List every line in the entries below that contains the word "distance", copying each line in full. Case counts.

* **Supplied records**
==============================

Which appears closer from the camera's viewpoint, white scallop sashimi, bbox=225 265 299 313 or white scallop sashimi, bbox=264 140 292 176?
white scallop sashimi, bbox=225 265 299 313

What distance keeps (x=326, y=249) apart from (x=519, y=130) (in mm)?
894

==============================

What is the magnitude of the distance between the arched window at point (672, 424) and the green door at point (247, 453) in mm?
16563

==============================

* **Task response**
What distance keeps (x=326, y=249) apart from (x=519, y=130) (in mm)?
What is the magnitude of the distance between the arched window at point (672, 424) and the green door at point (247, 453) in mm?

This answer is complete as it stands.